Closed hjoliver closed 7 months ago
On the other hand, if we made it more friendly, it might just be equivalent to the stall timeout.
Exactly! Either inactivity means inactivity or it becomes something else.
I see this as a sys-admin feature rather than a test thing. A workflow could hit its inactivity timeout if it has pending xtriggers or even submitted/running tasks. This is useful because if a workflow is sitting there for long periods of time with pending xtriggers or active tasks, something external to Cylc is going wrong. We set an extremely long P30D
timeout at our site to automatically mop up anything that's got itself into a strange state.
So, I'm happy with the status quo. We already have events to cover other situations.
Note, we are currently missing one event: https://github.com/cylc/cylc-flow/issues/4957
OK, I agree with that.
In that case, we just need to document exactly what inactivity means. And note what you've just described as the intended use case, with a long timeout.
Pretty sure it is not currently defined in the docs.

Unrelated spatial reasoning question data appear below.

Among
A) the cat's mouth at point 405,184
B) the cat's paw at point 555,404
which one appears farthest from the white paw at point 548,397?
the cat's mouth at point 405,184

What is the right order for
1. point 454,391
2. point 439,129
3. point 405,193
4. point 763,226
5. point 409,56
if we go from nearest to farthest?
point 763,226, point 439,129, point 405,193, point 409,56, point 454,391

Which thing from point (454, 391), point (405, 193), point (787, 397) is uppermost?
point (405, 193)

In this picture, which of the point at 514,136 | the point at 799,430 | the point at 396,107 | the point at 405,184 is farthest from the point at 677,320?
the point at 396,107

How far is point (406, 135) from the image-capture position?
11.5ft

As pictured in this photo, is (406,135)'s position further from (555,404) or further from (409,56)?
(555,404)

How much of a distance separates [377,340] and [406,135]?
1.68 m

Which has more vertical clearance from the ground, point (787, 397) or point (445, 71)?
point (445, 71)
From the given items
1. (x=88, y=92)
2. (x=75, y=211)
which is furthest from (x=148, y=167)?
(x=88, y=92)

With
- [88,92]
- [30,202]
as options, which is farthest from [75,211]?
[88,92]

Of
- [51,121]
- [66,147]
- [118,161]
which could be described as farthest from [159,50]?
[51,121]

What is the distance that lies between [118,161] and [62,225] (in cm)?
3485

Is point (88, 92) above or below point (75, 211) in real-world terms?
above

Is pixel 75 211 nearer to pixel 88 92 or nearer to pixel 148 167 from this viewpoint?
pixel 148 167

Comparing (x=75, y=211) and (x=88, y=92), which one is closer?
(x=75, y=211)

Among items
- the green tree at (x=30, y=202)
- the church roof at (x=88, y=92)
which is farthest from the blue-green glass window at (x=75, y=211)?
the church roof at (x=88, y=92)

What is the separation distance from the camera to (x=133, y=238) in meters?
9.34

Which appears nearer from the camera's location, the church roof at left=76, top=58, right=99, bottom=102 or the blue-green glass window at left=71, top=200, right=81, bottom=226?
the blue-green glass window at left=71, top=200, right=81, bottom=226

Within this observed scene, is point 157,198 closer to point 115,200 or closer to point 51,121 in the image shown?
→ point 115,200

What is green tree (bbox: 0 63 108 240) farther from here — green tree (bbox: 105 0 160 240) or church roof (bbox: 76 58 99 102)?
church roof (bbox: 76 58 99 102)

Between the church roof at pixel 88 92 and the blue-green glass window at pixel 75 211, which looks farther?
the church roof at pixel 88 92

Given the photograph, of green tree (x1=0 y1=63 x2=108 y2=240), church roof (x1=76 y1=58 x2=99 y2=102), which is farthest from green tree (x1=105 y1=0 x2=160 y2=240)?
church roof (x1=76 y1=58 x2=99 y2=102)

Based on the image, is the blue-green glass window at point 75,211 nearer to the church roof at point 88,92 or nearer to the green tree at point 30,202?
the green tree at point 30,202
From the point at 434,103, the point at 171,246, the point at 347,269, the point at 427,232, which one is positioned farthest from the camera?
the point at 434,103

And it's not obvious, for instance, that an unsatisfied xtrigger is "inactive" (it is being actively checked periodically), or that a running task should be considered "inactive" just because it hasn't returned a job status message in a while (it is actively executing)
The existing docs are here:
The inactivity timeout is not affected by the presence of unsatisfied xtriggers (including clock triggers), which might be surprising if you abort on inactivity timeout in a clock-triggered workflow.
It seems a bit aggressive to abort on "inactivity" if there are active tasks and/or active xtriggers present.
On the other hand, if we made it more friendly, it might just be equivalent to the stall timeout.
I think this feature was originally added primarily for use in functional tests, where we might assume something has gone wrong if nothing is happening, even if the workflow is not technically stalled.
At the very least, we should document for users exactly what "inactivity" means.